Clinical evaluation of efficacy of leflunomide combined with low-dose prednisone for treatment of myasthenia gravis

This study evaluated the clinical efficacy of leflunomide combined with low-dose prednisone (0.25 mg/kg/day) for treatment of myasthenia gravis (MG). We enrolled 32 MG patients treated with leflunomide combined with low-dose prednisone. In the control group, 14 patients were treated with low-dose prednisone. Improvement in MG composite (MGC) score of >= 3 points from enrollment to 12-week follow-up indicated that the treatment was effective. In the leflunomide combined low-dose prednisone group, the median of MGC score at the time of enrollment was 8.5 points. After 12 weeks, the MGC score dropped to four points. There was statistically significant difference in MGC score before and after treatment (p < 0.001). In the low-dose prednisone group also followed up for 12 weeks, the median of MGC score of the patients decreased from 7 to 4 points, and the change was not statistically significant (p = 0.05). In the leflunomide combined low-dose prednisone group, the improvement of clinical symptoms occurred mainly in the first 4 weeks and the last 4 weeks. Relatively, the decline of the score was mostly seen during the first 8 weeks in the low-dose prednisone group.
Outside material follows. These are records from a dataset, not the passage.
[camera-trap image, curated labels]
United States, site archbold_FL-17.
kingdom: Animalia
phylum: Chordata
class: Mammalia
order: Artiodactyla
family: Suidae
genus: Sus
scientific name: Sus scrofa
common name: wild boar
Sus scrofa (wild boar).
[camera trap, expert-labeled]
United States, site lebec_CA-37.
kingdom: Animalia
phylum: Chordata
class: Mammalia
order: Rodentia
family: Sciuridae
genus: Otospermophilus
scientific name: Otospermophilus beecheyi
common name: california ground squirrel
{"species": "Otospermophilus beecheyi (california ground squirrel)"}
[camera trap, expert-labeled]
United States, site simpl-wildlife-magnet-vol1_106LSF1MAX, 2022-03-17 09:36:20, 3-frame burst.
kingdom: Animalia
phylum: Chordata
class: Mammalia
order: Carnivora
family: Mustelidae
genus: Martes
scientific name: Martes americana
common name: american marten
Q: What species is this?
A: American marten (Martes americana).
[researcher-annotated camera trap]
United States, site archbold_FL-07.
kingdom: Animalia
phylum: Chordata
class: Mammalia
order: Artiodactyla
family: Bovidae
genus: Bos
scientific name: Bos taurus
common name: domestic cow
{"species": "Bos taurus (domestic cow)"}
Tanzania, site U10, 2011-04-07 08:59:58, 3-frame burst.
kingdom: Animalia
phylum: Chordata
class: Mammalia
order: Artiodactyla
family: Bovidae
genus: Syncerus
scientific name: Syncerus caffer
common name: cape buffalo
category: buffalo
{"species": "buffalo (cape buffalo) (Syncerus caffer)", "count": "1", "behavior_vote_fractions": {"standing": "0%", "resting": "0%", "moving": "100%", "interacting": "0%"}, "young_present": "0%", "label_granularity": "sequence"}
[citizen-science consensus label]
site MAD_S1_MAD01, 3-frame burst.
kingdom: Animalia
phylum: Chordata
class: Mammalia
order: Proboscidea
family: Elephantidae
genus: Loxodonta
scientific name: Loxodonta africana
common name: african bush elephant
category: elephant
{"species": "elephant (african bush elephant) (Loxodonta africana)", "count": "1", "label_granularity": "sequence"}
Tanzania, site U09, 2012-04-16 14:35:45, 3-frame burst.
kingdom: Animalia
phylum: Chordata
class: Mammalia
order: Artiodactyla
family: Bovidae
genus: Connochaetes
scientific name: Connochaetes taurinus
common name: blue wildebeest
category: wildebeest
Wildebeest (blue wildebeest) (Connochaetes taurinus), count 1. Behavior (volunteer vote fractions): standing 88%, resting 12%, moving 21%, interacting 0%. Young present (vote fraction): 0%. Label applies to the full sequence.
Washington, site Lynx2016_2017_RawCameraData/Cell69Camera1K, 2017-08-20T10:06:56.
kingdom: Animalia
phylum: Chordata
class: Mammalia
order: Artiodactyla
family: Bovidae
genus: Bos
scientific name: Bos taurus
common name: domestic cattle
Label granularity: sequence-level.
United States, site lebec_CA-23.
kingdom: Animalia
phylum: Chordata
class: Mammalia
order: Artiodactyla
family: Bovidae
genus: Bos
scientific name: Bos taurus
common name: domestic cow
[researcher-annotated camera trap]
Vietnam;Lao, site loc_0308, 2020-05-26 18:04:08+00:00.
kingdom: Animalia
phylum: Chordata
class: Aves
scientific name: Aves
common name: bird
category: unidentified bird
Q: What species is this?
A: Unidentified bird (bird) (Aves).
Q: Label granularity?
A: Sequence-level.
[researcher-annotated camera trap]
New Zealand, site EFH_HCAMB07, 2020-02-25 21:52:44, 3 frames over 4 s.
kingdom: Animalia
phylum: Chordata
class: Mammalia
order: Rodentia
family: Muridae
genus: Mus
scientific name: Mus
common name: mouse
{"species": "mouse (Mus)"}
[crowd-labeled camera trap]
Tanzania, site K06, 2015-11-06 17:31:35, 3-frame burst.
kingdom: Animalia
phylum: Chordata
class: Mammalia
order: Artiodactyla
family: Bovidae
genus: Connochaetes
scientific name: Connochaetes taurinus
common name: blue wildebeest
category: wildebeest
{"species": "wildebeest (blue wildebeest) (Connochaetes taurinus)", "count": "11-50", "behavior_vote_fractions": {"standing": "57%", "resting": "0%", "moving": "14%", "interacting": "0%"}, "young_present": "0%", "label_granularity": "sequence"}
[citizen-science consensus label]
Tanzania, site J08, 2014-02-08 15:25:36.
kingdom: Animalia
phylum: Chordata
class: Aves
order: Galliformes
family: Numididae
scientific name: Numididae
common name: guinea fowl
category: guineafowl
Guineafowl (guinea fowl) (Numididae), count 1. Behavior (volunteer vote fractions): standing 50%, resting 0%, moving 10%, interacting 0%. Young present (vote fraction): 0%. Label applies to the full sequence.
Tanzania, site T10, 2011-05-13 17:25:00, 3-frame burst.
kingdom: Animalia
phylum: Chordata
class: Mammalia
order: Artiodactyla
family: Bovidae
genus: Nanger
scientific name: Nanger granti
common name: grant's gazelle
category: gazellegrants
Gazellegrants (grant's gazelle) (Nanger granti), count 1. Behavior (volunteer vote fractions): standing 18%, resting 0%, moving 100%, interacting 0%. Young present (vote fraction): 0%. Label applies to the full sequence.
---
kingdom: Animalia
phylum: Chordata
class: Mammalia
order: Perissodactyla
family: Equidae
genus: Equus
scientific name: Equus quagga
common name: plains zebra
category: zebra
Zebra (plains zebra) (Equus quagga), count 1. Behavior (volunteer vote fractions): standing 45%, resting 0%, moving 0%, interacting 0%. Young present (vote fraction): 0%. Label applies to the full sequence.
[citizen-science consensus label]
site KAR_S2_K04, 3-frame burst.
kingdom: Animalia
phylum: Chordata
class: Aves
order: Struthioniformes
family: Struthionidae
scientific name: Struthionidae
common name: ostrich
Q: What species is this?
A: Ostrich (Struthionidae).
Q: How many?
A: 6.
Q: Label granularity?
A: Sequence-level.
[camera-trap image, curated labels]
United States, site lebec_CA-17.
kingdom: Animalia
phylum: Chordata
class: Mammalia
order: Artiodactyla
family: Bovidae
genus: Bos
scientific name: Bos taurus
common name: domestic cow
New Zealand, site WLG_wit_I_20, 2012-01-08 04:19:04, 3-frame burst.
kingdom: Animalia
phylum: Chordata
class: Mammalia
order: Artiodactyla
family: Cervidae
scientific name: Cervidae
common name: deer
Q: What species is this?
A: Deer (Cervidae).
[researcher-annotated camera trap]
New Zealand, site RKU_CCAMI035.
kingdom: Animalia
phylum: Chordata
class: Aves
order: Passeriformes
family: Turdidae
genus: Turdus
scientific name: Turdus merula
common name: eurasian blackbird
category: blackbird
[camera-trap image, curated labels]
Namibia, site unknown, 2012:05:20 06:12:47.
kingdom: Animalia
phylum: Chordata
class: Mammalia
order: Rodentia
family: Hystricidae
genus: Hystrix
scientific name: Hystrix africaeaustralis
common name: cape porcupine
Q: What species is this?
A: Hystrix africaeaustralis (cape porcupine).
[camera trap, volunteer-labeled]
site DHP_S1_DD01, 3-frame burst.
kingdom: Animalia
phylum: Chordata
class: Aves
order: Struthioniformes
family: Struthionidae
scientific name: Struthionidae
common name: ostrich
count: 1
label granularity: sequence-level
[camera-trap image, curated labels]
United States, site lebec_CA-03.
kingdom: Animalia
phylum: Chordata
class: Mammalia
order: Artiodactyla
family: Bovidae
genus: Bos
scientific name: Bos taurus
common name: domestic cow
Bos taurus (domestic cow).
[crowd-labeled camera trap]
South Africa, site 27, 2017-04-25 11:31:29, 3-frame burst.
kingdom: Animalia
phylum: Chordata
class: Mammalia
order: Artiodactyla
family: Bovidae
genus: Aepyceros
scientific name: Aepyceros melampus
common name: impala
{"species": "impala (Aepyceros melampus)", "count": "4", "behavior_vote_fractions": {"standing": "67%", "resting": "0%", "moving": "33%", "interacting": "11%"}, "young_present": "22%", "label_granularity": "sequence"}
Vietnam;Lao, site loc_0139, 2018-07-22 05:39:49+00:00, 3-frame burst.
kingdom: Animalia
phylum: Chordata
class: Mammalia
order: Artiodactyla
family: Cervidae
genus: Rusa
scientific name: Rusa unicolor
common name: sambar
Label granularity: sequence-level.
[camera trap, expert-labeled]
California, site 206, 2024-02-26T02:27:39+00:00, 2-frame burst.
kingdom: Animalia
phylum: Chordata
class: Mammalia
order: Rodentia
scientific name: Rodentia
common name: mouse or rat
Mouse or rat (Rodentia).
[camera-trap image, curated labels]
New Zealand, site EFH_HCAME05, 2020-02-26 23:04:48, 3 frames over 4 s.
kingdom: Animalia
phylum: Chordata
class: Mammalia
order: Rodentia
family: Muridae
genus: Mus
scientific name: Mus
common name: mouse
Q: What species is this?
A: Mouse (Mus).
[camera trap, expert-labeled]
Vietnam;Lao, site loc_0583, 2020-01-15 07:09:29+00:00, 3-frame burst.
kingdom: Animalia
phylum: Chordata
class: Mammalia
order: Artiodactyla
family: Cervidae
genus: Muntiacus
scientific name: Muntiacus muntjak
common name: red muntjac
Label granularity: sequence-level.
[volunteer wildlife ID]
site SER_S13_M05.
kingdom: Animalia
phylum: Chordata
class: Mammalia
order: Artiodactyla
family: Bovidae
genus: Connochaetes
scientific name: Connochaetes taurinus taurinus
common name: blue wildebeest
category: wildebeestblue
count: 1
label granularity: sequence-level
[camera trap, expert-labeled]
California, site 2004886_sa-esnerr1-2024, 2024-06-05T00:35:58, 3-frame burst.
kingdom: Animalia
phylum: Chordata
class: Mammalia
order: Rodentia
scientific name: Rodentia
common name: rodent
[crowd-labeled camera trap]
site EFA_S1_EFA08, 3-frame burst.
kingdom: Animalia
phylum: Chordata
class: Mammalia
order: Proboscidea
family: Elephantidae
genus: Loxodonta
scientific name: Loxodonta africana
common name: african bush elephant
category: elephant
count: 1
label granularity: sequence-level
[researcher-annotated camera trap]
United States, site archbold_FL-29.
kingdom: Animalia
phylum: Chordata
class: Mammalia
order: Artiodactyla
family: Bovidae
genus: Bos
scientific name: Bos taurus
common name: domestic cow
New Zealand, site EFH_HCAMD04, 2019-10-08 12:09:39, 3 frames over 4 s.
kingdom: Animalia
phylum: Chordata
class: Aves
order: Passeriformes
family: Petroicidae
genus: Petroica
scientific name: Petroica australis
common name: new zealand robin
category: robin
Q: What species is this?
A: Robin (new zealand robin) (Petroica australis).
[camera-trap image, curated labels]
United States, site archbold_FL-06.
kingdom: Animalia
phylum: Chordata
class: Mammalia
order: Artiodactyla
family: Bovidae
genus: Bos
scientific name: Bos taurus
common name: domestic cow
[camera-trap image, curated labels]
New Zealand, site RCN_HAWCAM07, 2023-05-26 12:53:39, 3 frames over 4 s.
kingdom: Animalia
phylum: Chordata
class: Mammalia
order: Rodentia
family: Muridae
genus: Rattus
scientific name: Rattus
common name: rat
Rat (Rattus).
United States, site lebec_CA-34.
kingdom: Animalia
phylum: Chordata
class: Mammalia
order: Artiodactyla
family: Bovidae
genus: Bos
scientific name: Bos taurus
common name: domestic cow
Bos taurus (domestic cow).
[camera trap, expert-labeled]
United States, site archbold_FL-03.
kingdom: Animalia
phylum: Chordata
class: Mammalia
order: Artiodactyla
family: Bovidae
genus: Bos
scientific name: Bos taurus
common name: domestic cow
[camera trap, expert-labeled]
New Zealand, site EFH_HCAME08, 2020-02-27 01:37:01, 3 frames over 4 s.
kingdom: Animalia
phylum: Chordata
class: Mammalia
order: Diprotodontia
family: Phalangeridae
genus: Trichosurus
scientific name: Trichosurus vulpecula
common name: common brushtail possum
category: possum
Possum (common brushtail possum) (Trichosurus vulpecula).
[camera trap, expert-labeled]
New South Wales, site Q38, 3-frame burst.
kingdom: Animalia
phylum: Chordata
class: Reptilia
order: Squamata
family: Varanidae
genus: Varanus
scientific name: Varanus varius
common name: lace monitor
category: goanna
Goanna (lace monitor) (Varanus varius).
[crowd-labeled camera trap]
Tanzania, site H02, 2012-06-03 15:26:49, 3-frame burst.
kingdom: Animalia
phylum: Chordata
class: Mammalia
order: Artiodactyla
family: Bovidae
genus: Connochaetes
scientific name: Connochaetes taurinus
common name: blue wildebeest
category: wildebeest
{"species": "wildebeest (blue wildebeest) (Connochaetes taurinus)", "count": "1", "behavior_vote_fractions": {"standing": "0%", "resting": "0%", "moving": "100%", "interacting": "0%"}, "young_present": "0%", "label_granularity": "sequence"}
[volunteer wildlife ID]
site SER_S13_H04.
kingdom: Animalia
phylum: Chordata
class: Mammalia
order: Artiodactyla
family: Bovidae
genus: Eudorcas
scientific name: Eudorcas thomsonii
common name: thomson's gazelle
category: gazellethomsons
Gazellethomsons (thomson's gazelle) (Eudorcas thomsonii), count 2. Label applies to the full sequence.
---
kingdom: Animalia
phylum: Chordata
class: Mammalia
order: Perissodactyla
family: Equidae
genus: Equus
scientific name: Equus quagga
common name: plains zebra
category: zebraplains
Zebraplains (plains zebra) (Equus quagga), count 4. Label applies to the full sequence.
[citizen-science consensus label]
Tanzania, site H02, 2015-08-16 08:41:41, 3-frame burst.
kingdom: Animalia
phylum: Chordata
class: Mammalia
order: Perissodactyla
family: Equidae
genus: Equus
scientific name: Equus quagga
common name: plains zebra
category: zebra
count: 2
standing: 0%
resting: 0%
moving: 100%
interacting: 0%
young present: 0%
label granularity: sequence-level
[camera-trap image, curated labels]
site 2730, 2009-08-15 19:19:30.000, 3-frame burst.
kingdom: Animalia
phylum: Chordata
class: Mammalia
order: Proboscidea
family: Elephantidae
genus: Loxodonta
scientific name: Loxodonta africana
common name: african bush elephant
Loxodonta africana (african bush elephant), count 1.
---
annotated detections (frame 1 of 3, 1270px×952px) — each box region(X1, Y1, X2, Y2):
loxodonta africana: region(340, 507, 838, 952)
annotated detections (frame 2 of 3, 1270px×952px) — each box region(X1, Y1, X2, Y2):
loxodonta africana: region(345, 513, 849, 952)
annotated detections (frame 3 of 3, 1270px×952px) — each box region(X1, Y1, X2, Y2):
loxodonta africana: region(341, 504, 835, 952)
In leflunomide combined with low-dose prednisone group, the effective rate of generalized MG(gMG) was significantly higher than ocular MG(oMG) (chi(2) test, p = 0.036). However, there is no significant difference in the effective rate between AChR-Ab-positive and -negative groups (Fisher's Exact Test, p = 0.625). No serious side effects were observed in any of the subjects. Leflunomide combined with low-dose prednisone rapidly improved the clinical symptoms of patients with MG. It may be a promising treatment for gMG.